This article was published 07/10/2007 (6706 days ago), so information in it may no longer be current.

OTTERBURNE — Fuelled by her passion for students to understand a larger literary context, librarian Terry Kennedy has saved loonies and twoonies to buy a rare $7,000 copy of the oldest Christian Bible for Providence College and Seminary.

“This text is just one way to show the history of the Bible,” she says of her six-year quest to earmark memorial donations of $20 and more to purchase the 1536-page facsimile publication of Bibliorum Sacrorum Graecorum Codex Vaticanus B, one of 450 numbered copies of the oldest complete compilation of the Christian scriptures.

The original Greek manuscript, now housed in the Vatican library, was written on parchment by hand in uncial script, or all capital letters, in the fourth century, and collected into one book in 1209. The facsimile versions, published by the Istituto Poligrafico e Zecca dello Stata, the official publisher of the Vatican, reproduce the original calligraphy, stains, tears and rips, providing the reader with the sense of reading a centuries-old document, says Kennedy..

Providence library owns copy number 297, one of four copies in Canada and the only one located in Manitoba.

“It’s very well bound and it’s beautiful, with those Vatican (library) markings, the wrinkles in the page, the markings,” she says of the heavy book, whose pages simulate the weight and feel of parchment.

The volume will be officially unveiled Tuesday, Oct. 23 at the evangelical Christian college and seminary located 30 minutes southeast of Winnipeg.

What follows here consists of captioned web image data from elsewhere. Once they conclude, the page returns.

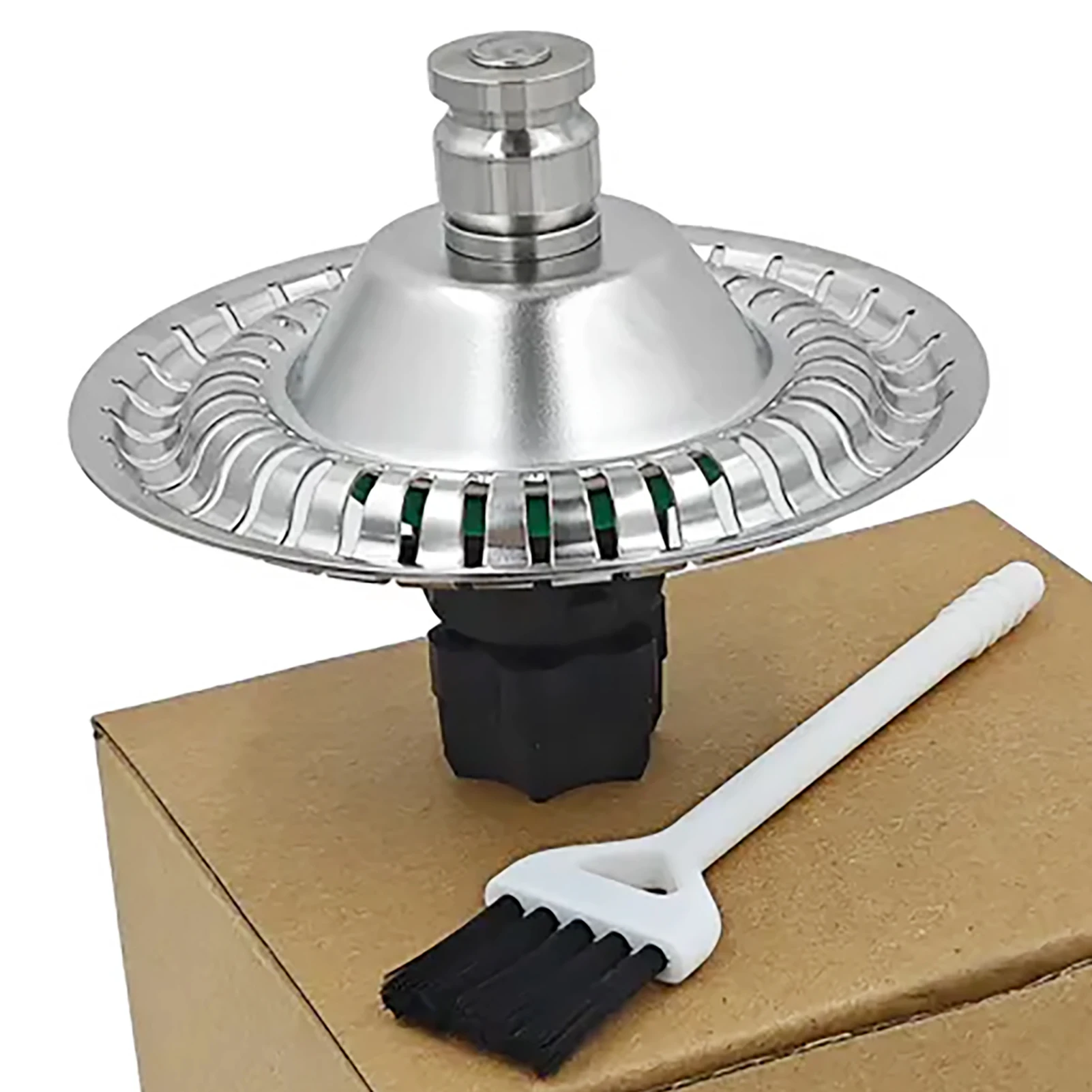 Milk Frothing Mixer for Thermomix TM5 TM6 TM7 Coffee Eggs Whisk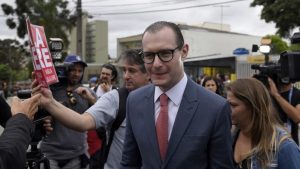 Abogado de Lula postulado como ministro del Supremo de Brasil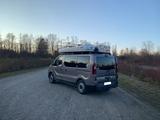 Fiat Talento Camper 145 PS Wohnmobilzulassung - Wohnwagen & Wohnmobile in München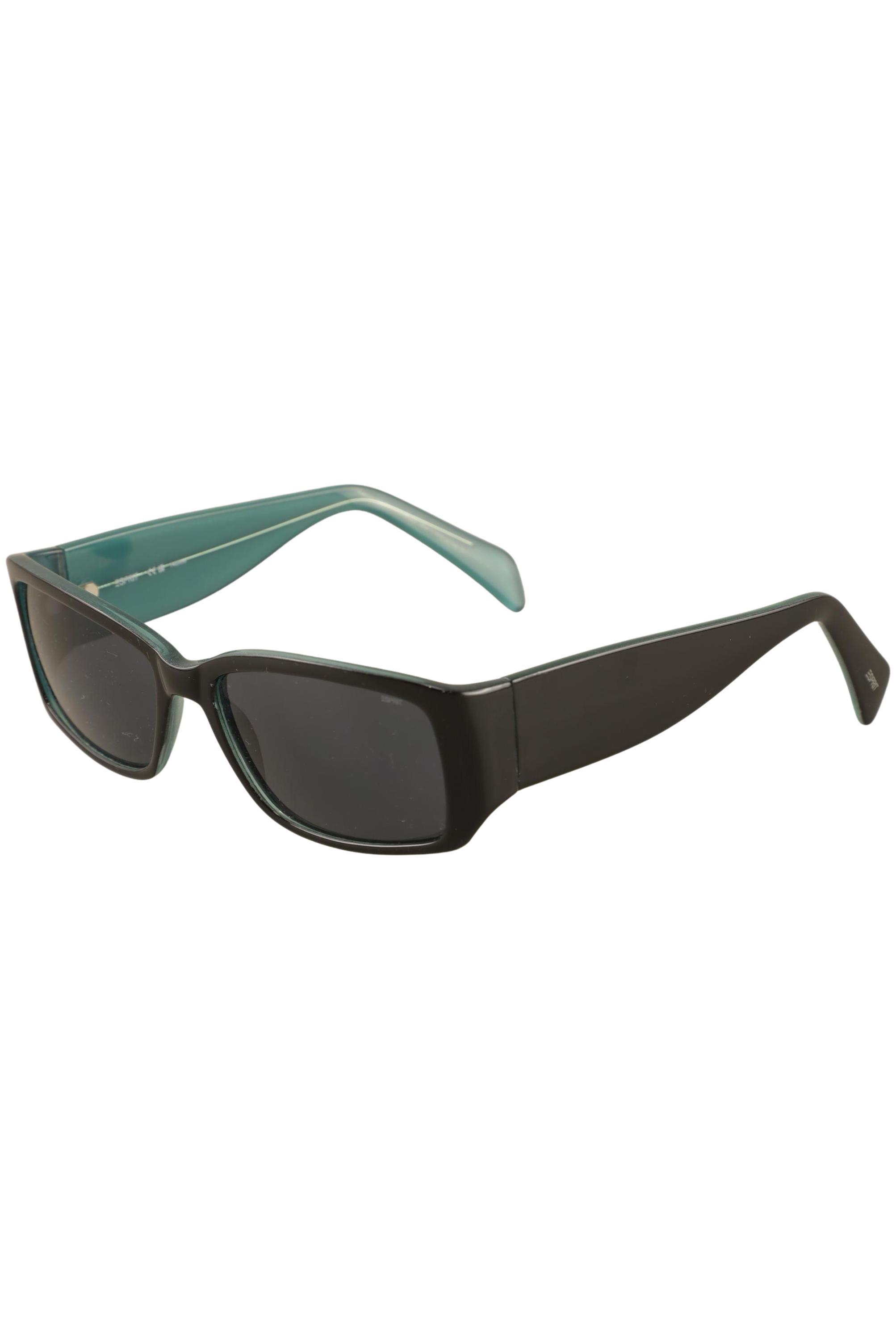

Esprit Damen Sonnenbrille, schwarz, Gr.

Kennedy began putting aside small donations made to the library in memory of former students and friends of the college when she first learned of the availability of the copies in 2001, shortly after she began working as director of library services.

“I think if we didn’t make it a special project it would never happen,” she says, holding the white parchment-bound volume, measuring 12.5 cm thick. “It would never come out of operating funds. We would never have $7,000 to spend on a single volume.”

The library’s annual acquisition budget is $90,000.

Although the book is a recent copy instead of the actual pages of a rare Bible, it will play a critical role in helping students understand the literary history of the Christian scriptures, explains Providence President Gus Konkel, an Old Testament scholar .

“In teaching the history of (biblical) text, I point out that a Christian Bible is not the same as the Jewish Bible. And they can come down here (to the library) and see it,” Konkel says of the value of the acquisition. The library also has a photo facsimile of a Hebrew language Bible dating back to 800 A.D.

The beginning and end of the original Vaticanus Bible were lost or damaged, later replaced by another scribe in a different hand, and over the centuries, corrections were added, and fading letters darkened. Those changes and additions are also educational for biblical scholars and students, says Old Testament professor Lissa Wray Beal.

“This kind of thing helps them realize that the Bible they hold in their hands didn’t come down from heaven with a cover on it,” she says, referring to easily obtained versions of the English Bible.

For Kennedy, holding the heavy volume in her hands — covered in white gloves, of course — is a dream come true after years of saving for it. But her excitement at acquiring the expensive volume and her desire to have students see it is also tempered by her librarian’s pragmatism. Shelved in the library’s rare book room, the sewn pages of the Vaticanus are to be handled carefully, she says.

“We’ve asked faculty not to flop it on the photocopier, just to save the binding.”